Gating of a pH-Sensitive K2P Potassium Channel by an Electrostatic Effect of Basic Sensor Residues on the Selectivity Filter

摘要

K⁺ channels share common selectivity characteristics but exhibit a wide diversity in how they are gated open. Leak K2P K⁺ channels TASK-2, TALK-1 and TALK-2 are gated open by extracellular alkalinization. The mechanism for this alkalinization-dependent gating has been proposed to be the neutralization of the side chain of a single arginine (lysine in TALK-2) residue near the pore of TASK-2, which occurs with the unusual pKa of 8.0. We now corroborate this hypothesis by transplanting the TASK-2 extracellular pH (pHo) sensor in the background of a pHo-insensitive TASK-3 channel, which leads to the restitution of pHo-gating.
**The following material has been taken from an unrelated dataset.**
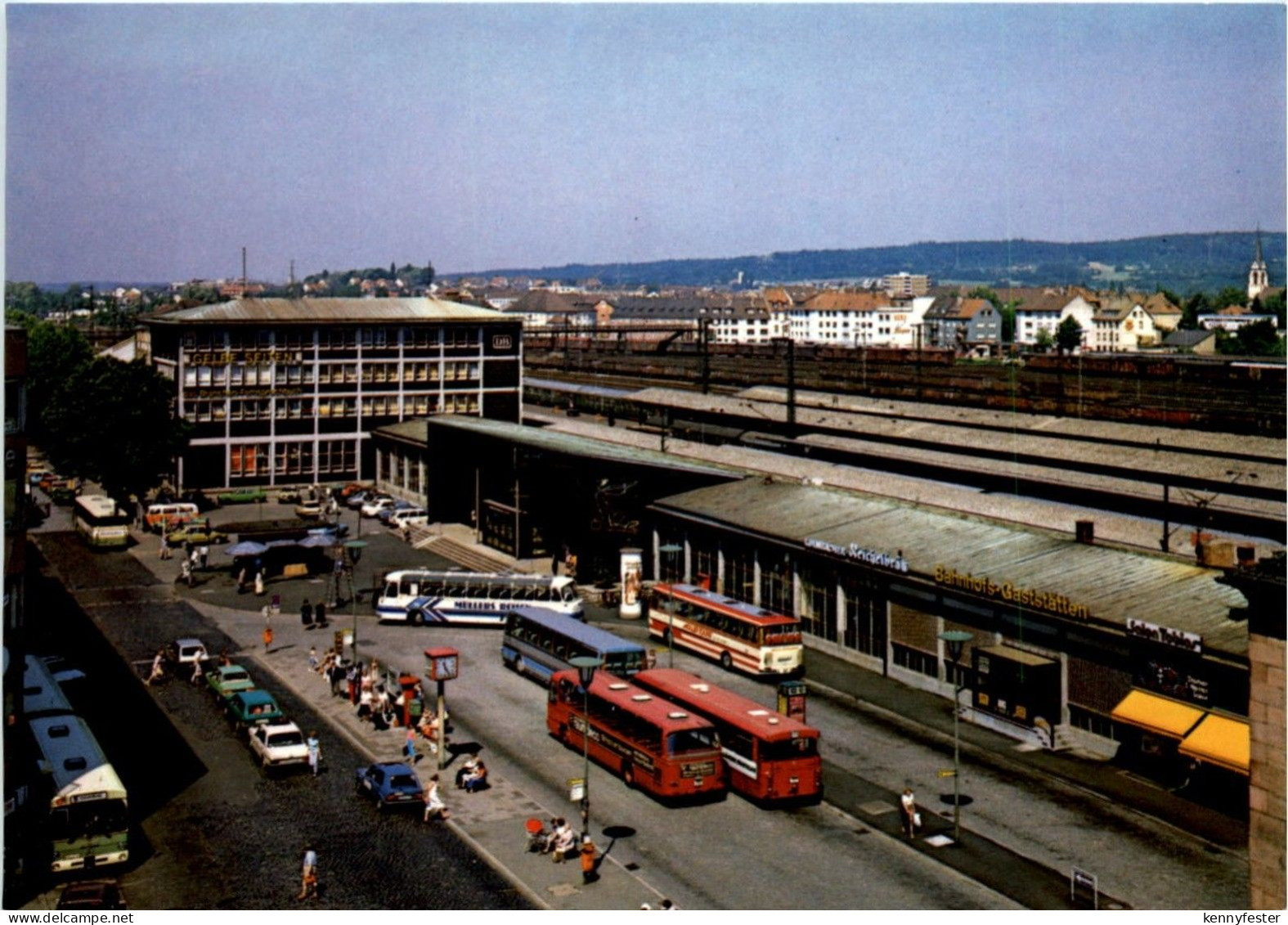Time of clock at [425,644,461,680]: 11:25
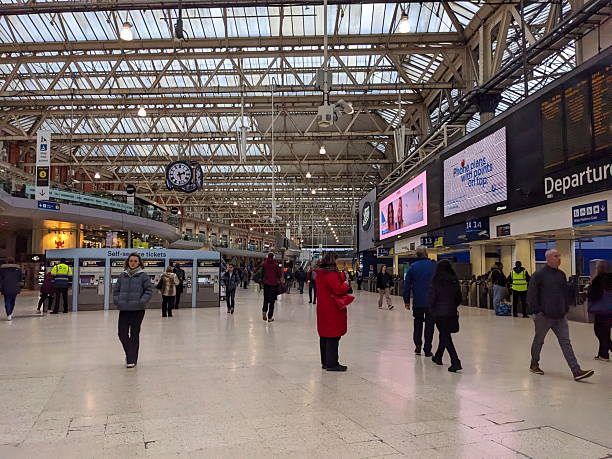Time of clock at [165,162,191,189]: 2:27
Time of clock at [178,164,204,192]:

Using a concatenated channel approach, we also demonstrate that for TASK-2 to open, pHo sensors must be neutralized in each of the two subunits forming these dimeric channels with no apparent cross-talk between the sensors. These results are consistent with adaptive biasing force analysis of K⁺ permeation using a model selectivity filter in wild-type and mutated channels. The underlying free-energy profiles confirm that either a doubly or a singly charged pHo sensor is sufficient to abolish ion flow. Atomic detail of the associated mechanism reveals that, rather than a collapse of the pore, as proposed for other K2P channels gated at the selectivity filter, an increased height of the energetic barriers for ion translocation accounts for channel blockade at acid pHo. Our data, therefore, strongly suggest that a cycle of protonation/deprotonation of pHo-sensing arginine 224 side chain gates the TASK-2 channel by electrostatically tuning the conformational stability of its selectivity filter.